YOUR GOAL:
Across the material below, how many lines contain the word "happyeasygo"? Respond with the number only.

▽

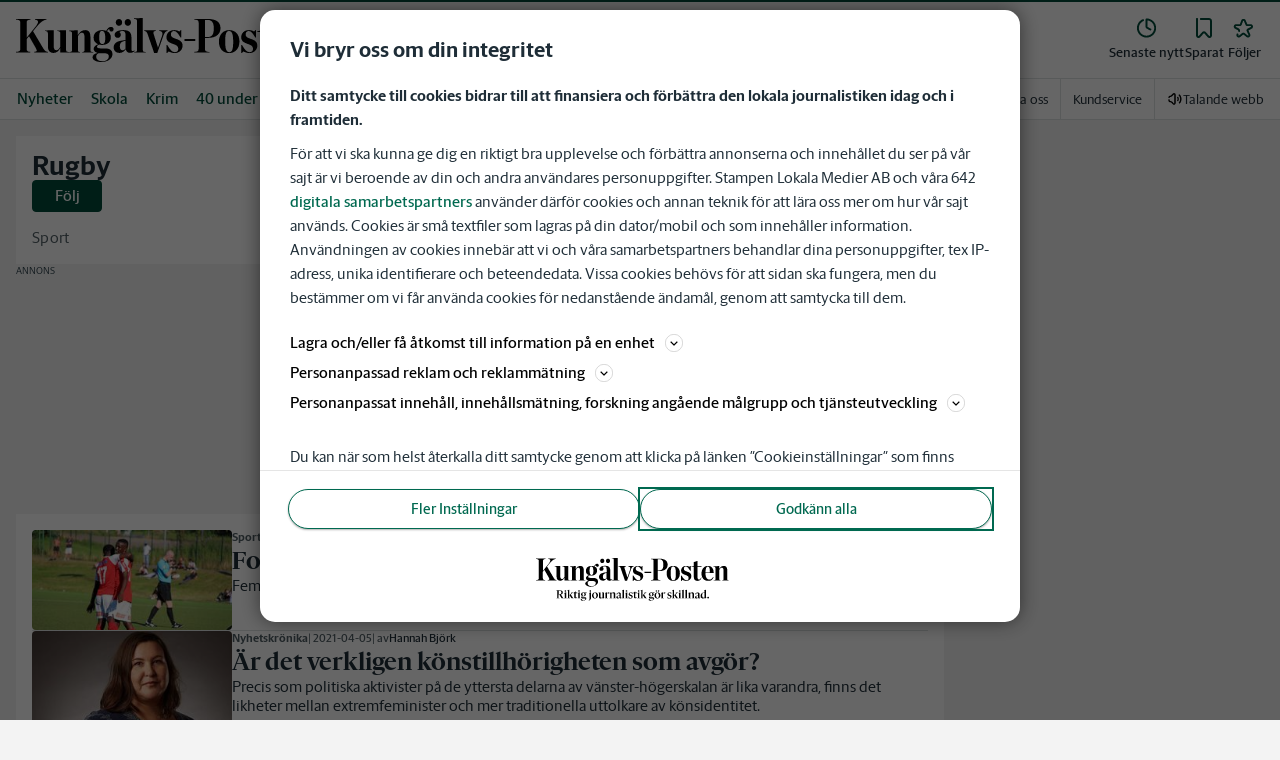

--- FILE ---
content_type: text/plain; charset=utf-8
request_url: https://gto.kungalvsposten.se/api/v3/firstparty
body_size: 523
content:
{
  "i": "e6c42171-a618-47d7-b7da-9777950e2c02",
  "r": "kungalvsposten.se",
  "v": "v3",
  "e": {},
  "k": [],
  "c": []
}

--- FILE ---
content_type: text/plain; charset=utf-8
request_url: https://gto.kungalvsposten.se/api/v3/firstparty
body_size: 516
content:
{
  "i": "2ff25c4b-7a39-41f0-aee8-cac38c5944eb",
  "r": "kungalvsposten.se",
  "v": "v3",
  "e": {},
  "k": [],
  "c": []
}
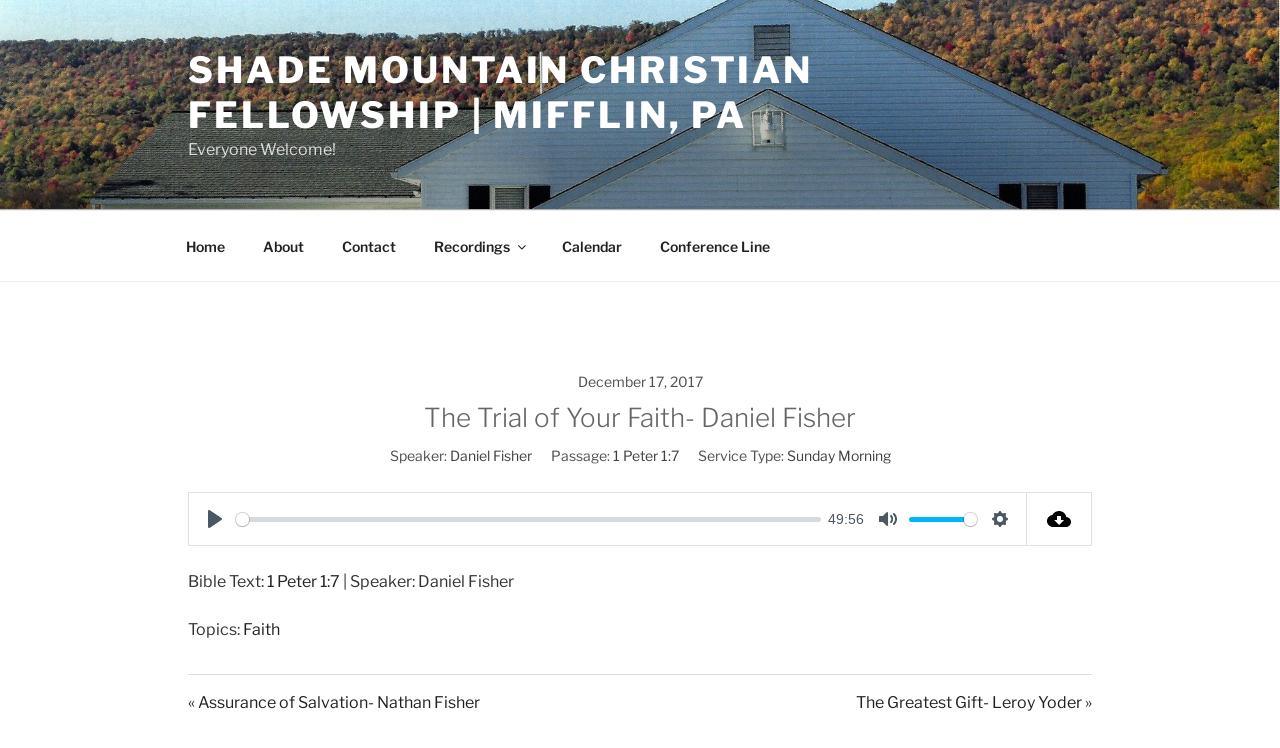

--- FILE ---
content_type: text/css
request_url: http://shademountain.org/wp-content/plugins/sermon-manager-for-wordpress/assets/css/theme-specific/twentyseventeen.css?ver=2.30.0
body_size: 104
content:
.wpfc-twentyseventeen .archive .site-main > article {
    padding: 0;
}

.wpfc-sermon {
    margin: 0;
}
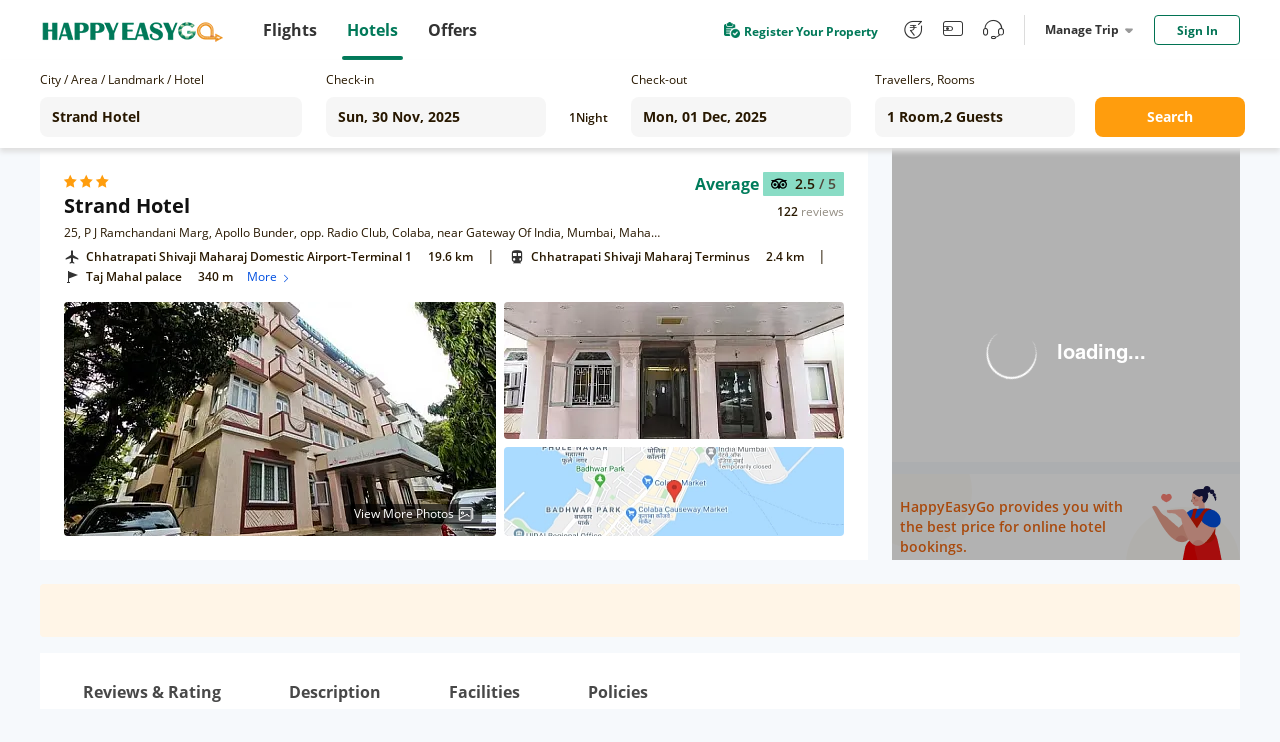

--- FILE ---
content_type: text/javascript; charset=utf-8
request_url: https://app.link/_r?sdk=web2.86.5&branch_key=key_live_njNf9pTQ8Cb84QbSjaZ6GmkgzFo9TXhJ&callback=branch_callback__0
body_size: 71
content:
/**/ typeof branch_callback__0 === 'function' && branch_callback__0("1523412761564132958");

--- FILE ---
content_type: text/plain;charset=utf-8
request_url: https://hotel.happyeasygo.com/api/web/room_type/5e02d11e159c94276444176d/getGoogleImage?lu=https%3A%2F%2Fmaps.googleapis.com%2Fmaps%2Fapi%2Fstaticmap%3Fzoom%3D15%26size%3D600x240%26maptype%3Droadmap%26markers%3Danchor%3Acentercenter%257C18.918841%2C72.831851%26key%3DAIzaSyCsisZ7jQBG2M4JURe2-2wQvpUOY6od7JE&ls=w_340,h_96,limit_0/quality,q_80/sharpen,100
body_size: 39
content:
https://hotelstatic.happyeasygo.com/hotelMap/5e02d11e159c94276444176d/google/image/c06f8fc44796f078e6cf9174818cd61e.jpg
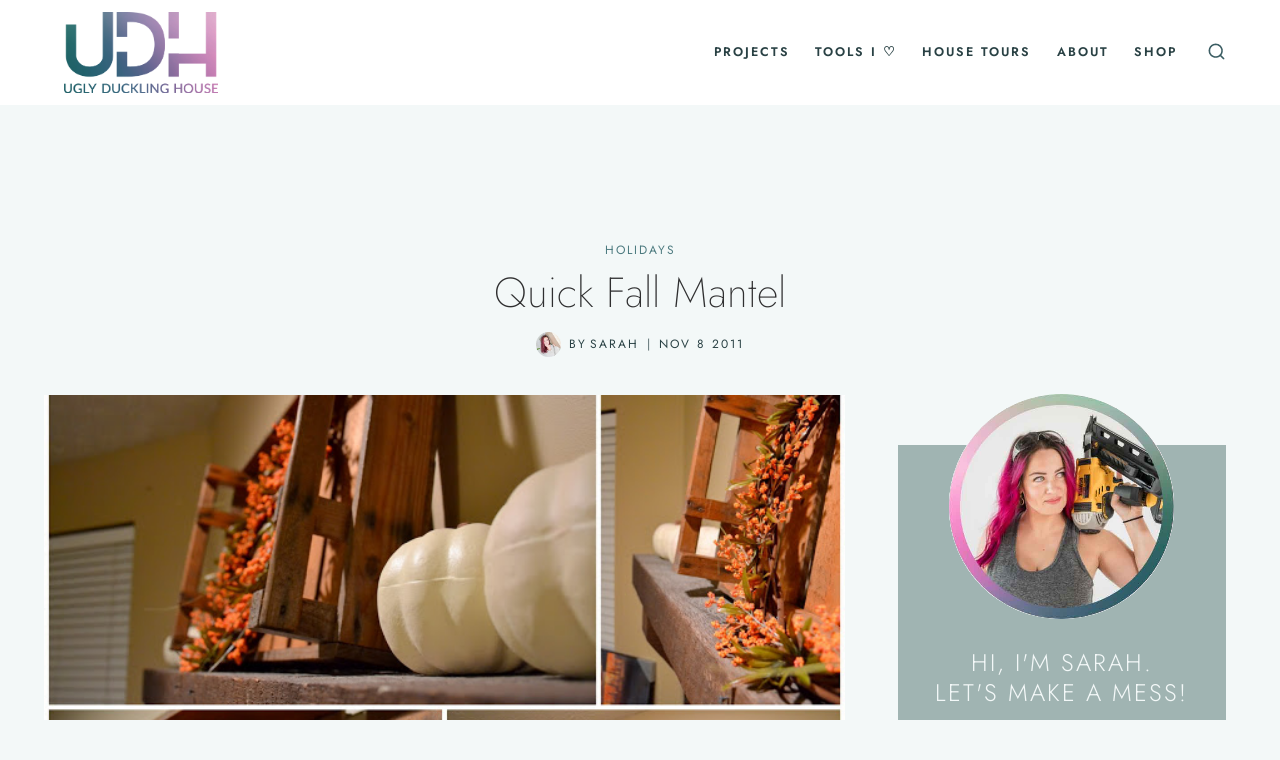

--- FILE ---
content_type: text/html
request_url: https://api.intentiq.com/profiles_engine/ProfilesEngineServlet?at=39&mi=10&dpi=936734067&pt=17&dpn=1&iiqidtype=2&iiqpcid=0e3cd266-4f25-499e-9fc4-08ce654d4250&iiqpciddate=1769149722437&pcid=1f5b2bd9-d2c1-449c-8393-7bcf02479eff&idtype=3&gdpr=0&japs=false&jaesc=0&jafc=0&jaensc=0&jsver=0.33&testGroup=A&source=pbjs&ABTestingConfigurationSource=group&abtg=A&vrref=https%3A%2F%2Fwww.uglyducklinghouse.com
body_size: 55
content:
{"abPercentage":97,"adt":1,"ct":2,"isOptedOut":false,"data":{"eids":[]},"dbsaved":"false","ls":true,"cttl":86400000,"abTestUuid":"g_59f222e4-06c2-468d-9715-ab9e3c325857","tc":9,"sid":-1295712213}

△

TASK SOLUTION:
2